*Data provided*:
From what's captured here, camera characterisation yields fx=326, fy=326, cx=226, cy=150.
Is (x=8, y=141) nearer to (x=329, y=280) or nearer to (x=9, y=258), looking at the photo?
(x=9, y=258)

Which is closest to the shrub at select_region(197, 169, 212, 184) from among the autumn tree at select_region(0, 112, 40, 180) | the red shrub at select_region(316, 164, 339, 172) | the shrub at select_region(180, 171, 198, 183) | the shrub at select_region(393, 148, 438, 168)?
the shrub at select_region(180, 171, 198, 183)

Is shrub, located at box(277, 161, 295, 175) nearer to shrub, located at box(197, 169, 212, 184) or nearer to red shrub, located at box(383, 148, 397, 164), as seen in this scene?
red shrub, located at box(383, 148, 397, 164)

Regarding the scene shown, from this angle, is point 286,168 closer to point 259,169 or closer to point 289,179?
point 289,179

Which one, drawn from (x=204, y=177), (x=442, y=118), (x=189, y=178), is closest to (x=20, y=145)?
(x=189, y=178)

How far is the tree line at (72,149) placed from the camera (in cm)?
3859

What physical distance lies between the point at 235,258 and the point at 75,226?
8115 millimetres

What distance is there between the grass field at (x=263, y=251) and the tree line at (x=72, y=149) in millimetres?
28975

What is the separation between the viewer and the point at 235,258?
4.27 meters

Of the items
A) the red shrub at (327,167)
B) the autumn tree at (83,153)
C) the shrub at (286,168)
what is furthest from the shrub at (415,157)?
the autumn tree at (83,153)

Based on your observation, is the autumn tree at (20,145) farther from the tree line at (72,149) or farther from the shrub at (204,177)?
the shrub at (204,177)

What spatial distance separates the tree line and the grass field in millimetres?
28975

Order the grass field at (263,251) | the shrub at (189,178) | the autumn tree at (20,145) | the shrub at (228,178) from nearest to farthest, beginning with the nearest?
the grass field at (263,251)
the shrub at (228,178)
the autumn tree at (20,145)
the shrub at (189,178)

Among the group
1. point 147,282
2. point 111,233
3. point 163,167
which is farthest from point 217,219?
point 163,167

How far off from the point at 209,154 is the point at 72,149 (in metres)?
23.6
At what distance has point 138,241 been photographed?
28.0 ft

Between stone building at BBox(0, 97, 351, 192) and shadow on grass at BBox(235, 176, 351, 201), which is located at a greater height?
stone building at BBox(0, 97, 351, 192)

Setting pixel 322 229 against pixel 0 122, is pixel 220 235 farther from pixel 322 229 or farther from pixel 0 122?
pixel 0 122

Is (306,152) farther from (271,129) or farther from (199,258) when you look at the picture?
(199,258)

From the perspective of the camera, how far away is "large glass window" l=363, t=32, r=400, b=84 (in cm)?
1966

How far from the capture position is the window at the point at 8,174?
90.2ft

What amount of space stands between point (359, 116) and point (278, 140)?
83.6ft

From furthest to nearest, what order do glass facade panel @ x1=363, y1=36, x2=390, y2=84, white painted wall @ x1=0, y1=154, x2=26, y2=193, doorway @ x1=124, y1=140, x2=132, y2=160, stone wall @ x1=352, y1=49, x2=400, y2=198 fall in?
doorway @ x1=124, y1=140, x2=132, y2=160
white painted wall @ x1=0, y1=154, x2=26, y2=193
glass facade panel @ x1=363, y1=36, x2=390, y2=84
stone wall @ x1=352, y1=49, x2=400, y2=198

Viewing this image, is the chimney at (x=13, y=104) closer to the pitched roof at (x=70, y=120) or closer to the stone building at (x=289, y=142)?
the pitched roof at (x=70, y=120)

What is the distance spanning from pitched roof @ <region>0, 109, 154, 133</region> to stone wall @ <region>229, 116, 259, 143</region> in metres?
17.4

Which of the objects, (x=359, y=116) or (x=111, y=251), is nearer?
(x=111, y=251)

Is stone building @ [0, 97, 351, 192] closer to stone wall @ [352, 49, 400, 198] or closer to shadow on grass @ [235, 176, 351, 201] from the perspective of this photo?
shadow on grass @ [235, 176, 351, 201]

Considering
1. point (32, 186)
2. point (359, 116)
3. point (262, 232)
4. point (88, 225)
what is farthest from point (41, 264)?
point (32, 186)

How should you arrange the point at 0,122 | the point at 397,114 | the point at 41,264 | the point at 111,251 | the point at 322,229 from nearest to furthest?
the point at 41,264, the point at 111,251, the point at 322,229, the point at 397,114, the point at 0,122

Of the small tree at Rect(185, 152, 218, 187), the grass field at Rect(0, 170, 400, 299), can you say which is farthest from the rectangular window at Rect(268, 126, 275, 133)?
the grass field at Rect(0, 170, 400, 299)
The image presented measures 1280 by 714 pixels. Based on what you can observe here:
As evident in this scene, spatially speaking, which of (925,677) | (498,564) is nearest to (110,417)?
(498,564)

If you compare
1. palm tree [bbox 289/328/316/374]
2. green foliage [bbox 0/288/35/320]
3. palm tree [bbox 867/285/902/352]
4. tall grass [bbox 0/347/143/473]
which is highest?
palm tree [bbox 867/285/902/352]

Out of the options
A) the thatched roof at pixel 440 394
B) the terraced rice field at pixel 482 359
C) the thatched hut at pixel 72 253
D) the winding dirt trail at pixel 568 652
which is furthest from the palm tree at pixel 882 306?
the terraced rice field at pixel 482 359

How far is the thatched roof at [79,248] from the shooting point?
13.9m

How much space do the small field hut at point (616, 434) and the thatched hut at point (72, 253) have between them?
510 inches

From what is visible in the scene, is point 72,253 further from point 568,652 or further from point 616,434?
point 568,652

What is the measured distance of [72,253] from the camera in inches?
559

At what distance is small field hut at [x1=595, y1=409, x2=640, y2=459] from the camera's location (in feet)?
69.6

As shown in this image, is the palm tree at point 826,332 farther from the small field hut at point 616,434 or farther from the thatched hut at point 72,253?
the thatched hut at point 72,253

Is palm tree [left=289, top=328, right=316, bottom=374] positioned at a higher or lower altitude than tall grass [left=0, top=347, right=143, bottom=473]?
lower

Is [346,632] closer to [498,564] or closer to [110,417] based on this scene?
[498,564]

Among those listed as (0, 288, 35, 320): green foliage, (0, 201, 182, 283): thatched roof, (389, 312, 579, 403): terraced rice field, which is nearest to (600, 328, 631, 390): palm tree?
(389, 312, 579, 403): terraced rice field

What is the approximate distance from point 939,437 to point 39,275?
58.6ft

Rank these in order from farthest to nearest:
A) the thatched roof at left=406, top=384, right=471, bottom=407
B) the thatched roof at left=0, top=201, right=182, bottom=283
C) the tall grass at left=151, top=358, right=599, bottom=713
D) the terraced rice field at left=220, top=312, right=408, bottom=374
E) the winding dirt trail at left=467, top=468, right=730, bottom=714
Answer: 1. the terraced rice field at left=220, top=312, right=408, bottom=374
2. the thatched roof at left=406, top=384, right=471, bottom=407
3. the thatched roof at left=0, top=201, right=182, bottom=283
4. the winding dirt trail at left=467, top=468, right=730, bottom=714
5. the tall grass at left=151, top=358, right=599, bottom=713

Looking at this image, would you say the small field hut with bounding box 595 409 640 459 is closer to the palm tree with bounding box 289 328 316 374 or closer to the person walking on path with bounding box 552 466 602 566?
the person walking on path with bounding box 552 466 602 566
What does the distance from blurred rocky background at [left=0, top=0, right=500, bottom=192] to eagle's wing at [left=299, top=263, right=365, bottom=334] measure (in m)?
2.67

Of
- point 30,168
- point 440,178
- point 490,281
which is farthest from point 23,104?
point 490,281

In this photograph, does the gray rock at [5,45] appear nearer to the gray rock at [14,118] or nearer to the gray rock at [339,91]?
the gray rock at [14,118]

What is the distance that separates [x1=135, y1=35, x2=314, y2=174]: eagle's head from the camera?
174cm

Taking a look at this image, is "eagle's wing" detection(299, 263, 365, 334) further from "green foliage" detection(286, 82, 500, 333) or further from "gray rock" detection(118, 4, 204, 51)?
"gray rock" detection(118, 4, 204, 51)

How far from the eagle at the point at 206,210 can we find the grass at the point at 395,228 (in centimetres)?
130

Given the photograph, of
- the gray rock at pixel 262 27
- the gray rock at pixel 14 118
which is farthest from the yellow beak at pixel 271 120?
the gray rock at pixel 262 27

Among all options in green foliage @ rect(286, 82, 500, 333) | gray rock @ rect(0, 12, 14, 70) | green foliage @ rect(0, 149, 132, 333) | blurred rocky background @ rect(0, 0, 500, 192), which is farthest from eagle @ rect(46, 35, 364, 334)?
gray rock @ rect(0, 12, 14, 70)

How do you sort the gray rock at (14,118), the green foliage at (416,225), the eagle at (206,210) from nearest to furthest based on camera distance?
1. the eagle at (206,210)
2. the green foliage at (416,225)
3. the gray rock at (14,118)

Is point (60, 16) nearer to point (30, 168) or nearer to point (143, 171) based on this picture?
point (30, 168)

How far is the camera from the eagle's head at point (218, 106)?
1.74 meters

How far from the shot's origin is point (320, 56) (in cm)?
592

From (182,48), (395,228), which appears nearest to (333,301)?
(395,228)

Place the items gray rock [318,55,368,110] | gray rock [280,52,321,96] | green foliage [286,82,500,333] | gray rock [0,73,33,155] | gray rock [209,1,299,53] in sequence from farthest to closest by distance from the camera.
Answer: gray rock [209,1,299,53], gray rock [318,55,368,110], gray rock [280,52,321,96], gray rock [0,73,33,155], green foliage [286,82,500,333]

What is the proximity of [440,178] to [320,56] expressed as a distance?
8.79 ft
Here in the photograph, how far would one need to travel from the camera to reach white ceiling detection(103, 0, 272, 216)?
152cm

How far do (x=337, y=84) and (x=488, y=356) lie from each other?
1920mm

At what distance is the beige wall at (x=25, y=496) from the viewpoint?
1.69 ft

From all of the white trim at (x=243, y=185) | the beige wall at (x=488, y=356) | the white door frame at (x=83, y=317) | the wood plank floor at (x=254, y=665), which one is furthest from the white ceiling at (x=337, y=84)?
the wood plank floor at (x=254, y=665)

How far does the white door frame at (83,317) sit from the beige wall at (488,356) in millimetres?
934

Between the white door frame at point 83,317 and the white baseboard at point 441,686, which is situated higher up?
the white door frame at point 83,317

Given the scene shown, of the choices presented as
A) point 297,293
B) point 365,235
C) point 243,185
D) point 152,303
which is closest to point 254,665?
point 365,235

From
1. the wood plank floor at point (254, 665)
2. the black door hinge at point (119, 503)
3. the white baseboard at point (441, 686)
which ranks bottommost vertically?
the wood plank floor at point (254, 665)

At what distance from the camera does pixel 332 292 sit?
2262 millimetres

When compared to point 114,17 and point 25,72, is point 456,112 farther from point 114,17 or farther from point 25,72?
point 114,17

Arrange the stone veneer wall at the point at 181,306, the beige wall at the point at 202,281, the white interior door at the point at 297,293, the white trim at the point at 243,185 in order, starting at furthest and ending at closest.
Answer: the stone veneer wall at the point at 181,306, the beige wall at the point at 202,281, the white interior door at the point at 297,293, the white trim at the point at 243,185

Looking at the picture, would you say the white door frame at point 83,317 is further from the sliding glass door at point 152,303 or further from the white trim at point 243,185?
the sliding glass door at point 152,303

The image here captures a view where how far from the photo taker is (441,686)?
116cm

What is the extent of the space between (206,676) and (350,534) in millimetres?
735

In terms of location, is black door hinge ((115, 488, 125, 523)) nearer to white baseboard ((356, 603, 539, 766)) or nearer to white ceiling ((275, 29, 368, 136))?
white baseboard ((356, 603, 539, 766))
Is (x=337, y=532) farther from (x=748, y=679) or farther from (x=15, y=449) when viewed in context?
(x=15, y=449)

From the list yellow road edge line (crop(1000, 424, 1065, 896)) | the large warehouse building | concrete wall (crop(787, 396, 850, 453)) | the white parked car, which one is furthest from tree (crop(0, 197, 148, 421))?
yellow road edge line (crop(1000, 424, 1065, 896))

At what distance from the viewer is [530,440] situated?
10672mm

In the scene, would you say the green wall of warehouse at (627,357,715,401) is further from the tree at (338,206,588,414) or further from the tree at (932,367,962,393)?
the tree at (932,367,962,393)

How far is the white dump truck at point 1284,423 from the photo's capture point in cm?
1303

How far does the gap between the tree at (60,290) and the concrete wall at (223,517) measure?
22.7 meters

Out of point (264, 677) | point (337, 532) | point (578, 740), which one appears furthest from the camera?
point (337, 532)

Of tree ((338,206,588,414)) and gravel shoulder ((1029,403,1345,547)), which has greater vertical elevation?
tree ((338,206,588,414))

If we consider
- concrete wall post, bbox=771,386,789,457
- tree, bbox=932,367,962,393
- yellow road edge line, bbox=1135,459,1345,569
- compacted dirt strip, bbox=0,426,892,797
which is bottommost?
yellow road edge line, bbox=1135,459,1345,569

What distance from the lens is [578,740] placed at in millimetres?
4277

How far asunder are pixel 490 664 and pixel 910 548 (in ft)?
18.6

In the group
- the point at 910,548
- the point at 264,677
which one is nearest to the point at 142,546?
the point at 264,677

*To do*: Nothing but the lines from the one with "If we consider" through the last line should be repeated, each exactly as it stands.

*Task solution*:
If we consider
- concrete wall post, bbox=771,386,789,457
- tree, bbox=932,367,962,393
- yellow road edge line, bbox=1135,459,1345,569
- compacted dirt strip, bbox=0,426,892,797
which is bottommost?
yellow road edge line, bbox=1135,459,1345,569

What distance from the lens is [578,740] placed at in millimetres?
4277

How far asunder are pixel 490 664 and pixel 910 548 (in ft)?
18.6

In the group
- the point at 910,548
- the point at 264,677
which one is nearest to the point at 142,546?
the point at 264,677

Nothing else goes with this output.